#### EXERCISES
1 – Do these statements agree with the passage on Ontario electricity procurement? For each, answer yes or no and quote the deciding words. (a) Ontario has adopted the independent-agency review model for electricity supply procurements. (b) The OEB provides economic regulation of both gas and electricity infrastructure. (c) Ontario currently has two methods of procuring supply.
2 – According to the passage on Ontario electricity procurement, what is the standard solution to the time-inconsistent preference problem?

This problem is especially acute for electricity projects, because the time between the announcement of a project or program and when the costs of the project or program have to be recovered, can be several years, even decades. This allows one government to announce a policy and another government to be in power when the projects have to be paid for.

The standard solution to the time-inconsistent preference problem is the creation of independent regulatory agencies with a mandate to review the cost of projects before they are undertaken and ensure that they are economically sustainable. If so, their costs can be recovered from customers. This works for both customers, who have an agency responsible for insulating them from overly ambitious and unplanned spending programs, and investors, who have confidence that the cost of approved projects can be recovered.

The creation and maintenance of independent regulatory agencies thus demonstrates a “credible commitment” that government policies will be sustained over the long term, creating an investment environment where private capital is prepared to invest in infrastructure on an ongoing basis: “Credible commitment capacity has been shown to be necessary for economic growth and investment, because it provides a guarantee against public expropriation for economic actors.”[20]

The creation of independent agencies to review infrastructure investment is not foreign to Ontario and, indeed, is not foreign to the Ontario energy sector. The OEB, as mentioned earlier, provides economic regulation of gas and electricity infrastructure projects and costs. Under this regime, Ontario utilities procure billions of dollars of infrastructure a year, and the costs are reviewed and, if prudently incurred, collected from customers. However, Ontario has never adopted this model for electricity supply procurements. Instead, it continues to allow procurement choices to be dictated by the short-term desires of the government and its procurement agents.

Ontario’s Experience with Reviewing Electricity Plans

Under the current regime, Ontario has two methods of procuring supply: (i) formal directives from the government to the IESO, and (ii) IESO-led procurement initiatives under its Market Rules. The line between the two is fairly blurry, because there is no visibility into the role of the government in the Market Rule process. It is therefore not clear how IESO-led procurements are influenced or controlled by government.

Spatial question data excerpts:
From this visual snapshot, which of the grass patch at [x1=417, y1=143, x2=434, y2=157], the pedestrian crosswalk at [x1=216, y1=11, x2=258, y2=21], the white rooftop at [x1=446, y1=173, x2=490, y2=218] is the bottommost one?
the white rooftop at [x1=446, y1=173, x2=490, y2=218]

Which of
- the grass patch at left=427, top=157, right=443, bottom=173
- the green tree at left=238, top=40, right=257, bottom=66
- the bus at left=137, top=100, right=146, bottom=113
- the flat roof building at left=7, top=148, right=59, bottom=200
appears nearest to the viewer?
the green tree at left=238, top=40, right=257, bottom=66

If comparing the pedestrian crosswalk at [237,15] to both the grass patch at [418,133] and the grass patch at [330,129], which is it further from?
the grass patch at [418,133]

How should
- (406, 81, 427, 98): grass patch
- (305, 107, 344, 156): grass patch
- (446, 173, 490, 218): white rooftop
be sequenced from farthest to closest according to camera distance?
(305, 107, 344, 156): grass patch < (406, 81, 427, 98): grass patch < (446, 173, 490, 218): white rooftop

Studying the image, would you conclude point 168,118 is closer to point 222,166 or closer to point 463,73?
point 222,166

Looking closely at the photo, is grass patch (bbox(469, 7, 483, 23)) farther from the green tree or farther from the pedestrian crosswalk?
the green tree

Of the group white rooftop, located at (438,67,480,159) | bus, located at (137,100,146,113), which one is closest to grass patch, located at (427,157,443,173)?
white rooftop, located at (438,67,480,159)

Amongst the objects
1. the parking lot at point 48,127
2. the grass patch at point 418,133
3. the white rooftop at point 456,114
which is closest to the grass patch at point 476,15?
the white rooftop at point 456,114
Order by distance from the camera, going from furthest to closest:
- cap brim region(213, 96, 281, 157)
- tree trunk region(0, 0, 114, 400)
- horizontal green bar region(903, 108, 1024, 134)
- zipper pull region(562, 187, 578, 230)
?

#### WORKED ANSWERS
1 –
(a) No: "However, Ontario has never adopted this model for electricity supply procurements."
(b) Yes: "The OEB, as mentioned earlier, provides economic regulation of gas and electricity infrastructure projects and costs."
(c) Yes: "Under the current regime, Ontario has two methods of procuring supply"

2 – The standard solution is creating independent regulatory agencies with a mandate to review the cost of projects before they are undertaken and ensure that they are economically sustainable.